Identify every line in the entries that contains the word "tall", and copy each such line in full.
══ THE INPUT ══
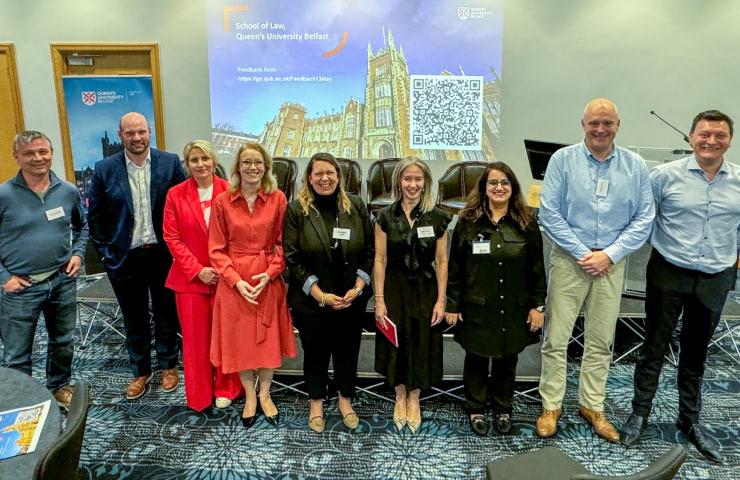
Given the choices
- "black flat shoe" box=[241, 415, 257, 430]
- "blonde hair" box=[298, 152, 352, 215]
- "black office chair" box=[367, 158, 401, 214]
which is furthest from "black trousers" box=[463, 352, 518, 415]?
"black office chair" box=[367, 158, 401, 214]

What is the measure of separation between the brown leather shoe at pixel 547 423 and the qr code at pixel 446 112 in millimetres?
3654

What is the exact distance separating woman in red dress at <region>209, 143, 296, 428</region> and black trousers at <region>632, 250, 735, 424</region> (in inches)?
74.5

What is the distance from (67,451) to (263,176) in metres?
1.59

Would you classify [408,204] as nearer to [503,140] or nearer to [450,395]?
[450,395]

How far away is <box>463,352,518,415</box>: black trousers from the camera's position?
264cm

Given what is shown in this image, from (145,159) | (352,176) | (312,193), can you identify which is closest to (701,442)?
(312,193)

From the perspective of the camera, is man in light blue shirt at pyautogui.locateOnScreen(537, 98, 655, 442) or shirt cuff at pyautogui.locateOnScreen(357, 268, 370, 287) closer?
man in light blue shirt at pyautogui.locateOnScreen(537, 98, 655, 442)

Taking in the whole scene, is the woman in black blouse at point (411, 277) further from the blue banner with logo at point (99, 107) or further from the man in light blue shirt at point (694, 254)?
the blue banner with logo at point (99, 107)

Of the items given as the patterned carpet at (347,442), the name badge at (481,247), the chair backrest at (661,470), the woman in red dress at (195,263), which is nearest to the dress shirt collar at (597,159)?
the name badge at (481,247)

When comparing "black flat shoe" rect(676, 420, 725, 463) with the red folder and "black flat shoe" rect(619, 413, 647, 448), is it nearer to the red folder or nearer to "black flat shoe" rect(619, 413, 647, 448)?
"black flat shoe" rect(619, 413, 647, 448)

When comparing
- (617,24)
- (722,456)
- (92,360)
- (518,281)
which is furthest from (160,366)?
(617,24)

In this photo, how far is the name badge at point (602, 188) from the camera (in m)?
2.44

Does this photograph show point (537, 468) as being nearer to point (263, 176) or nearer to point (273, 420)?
point (273, 420)

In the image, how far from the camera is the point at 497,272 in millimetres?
2471
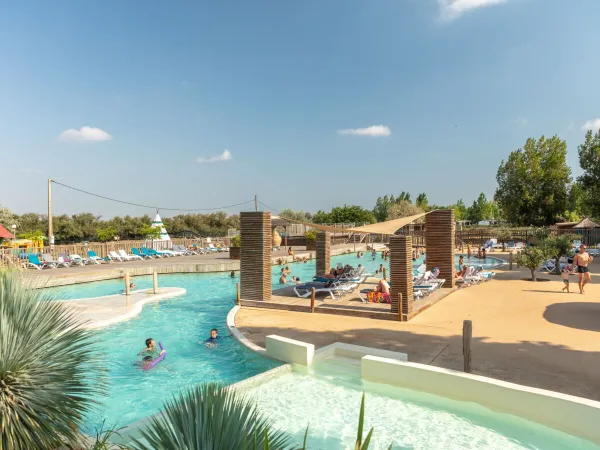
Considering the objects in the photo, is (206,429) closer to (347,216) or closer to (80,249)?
(80,249)

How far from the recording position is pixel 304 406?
5.60 meters

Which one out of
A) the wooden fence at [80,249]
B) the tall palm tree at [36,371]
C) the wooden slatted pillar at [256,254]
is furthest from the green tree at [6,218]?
the tall palm tree at [36,371]

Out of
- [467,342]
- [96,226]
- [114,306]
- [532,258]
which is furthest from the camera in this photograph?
[96,226]

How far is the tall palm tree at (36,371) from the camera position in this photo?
2.90 metres

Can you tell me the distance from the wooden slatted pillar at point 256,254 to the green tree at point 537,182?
39816mm

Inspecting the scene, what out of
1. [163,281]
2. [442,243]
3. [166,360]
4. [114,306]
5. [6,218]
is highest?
[6,218]

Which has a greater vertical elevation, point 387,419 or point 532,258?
point 532,258

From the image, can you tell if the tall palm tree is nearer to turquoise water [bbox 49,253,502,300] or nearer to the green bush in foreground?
the green bush in foreground

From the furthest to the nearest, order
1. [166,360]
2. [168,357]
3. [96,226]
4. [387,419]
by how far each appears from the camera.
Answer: [96,226] → [168,357] → [166,360] → [387,419]

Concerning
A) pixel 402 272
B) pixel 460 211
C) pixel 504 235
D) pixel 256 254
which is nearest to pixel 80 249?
pixel 256 254

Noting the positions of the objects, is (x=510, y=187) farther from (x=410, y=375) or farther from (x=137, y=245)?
(x=410, y=375)

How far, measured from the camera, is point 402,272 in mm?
9922

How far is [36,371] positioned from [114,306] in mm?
10257

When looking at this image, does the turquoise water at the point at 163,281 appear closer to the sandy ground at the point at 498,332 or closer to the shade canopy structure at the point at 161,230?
the sandy ground at the point at 498,332
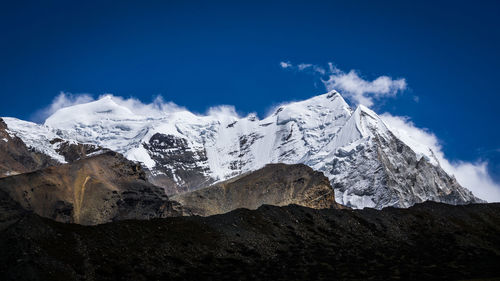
═══
■ **TASK SOLUTION**
B) the tall palm tree at [36,371]
the tall palm tree at [36,371]
How far is the tall palm tree at (36,371) from the camera position in this photo?
From the image, can you tell if the tall palm tree is nearer to turquoise water [bbox 49,253,502,300] or nearer to the green bush in foreground?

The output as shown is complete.